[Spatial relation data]
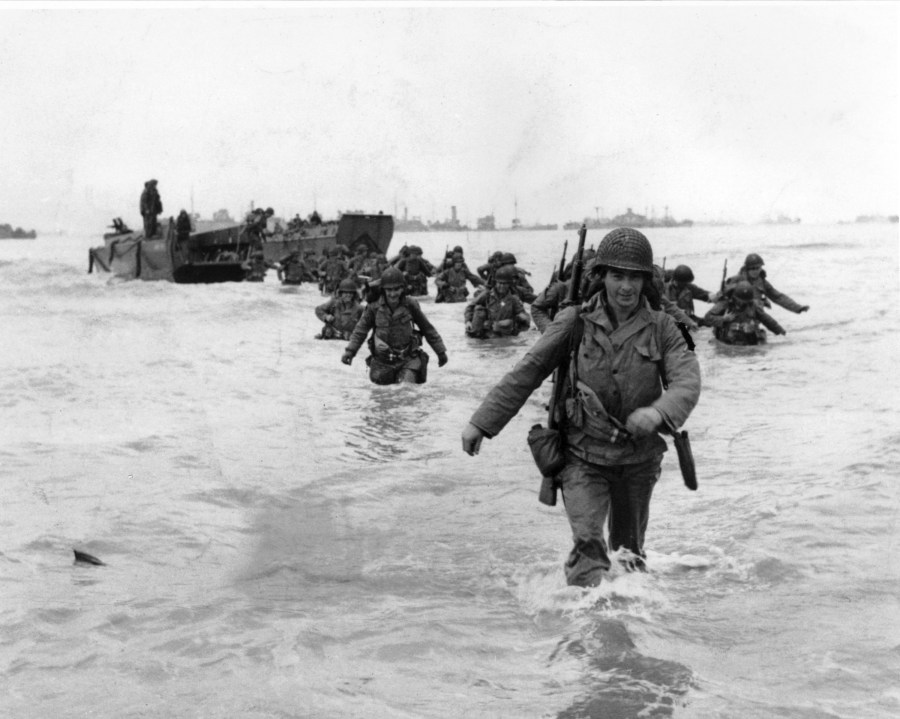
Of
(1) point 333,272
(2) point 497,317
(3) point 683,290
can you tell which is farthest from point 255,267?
(3) point 683,290

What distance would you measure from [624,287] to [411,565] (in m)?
2.27

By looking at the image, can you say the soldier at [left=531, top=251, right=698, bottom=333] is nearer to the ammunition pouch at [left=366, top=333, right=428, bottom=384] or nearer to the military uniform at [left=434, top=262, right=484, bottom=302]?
the ammunition pouch at [left=366, top=333, right=428, bottom=384]

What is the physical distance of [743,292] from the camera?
16.5 meters

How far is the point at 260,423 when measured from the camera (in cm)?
1093

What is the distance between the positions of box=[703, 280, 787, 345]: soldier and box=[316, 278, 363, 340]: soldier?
241 inches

### What is asked
Reproduce all of the entries word for word, skipping any pictures they hold.

### The result
Of
(1) point 333,272
(2) point 497,317
(3) point 683,290
can you tell which is farthest from point 255,267?
(3) point 683,290

What distance would you measure from [624,287] to [411,565] (in m)?
2.27

By looking at the image, can you say the soldier at [left=531, top=251, right=698, bottom=333] is nearer to the ammunition pouch at [left=366, top=333, right=428, bottom=384] or nearer to the military uniform at [left=434, top=262, right=484, bottom=302]?
the ammunition pouch at [left=366, top=333, right=428, bottom=384]

What is the physical distance of [743,292] from the camera?
16.5 meters

How far is the point at 260,423 when measured from the camera (in cm)?
1093

What is the distance between the positions of box=[703, 280, 787, 345]: soldier and box=[316, 278, 363, 340]: soldier?
241 inches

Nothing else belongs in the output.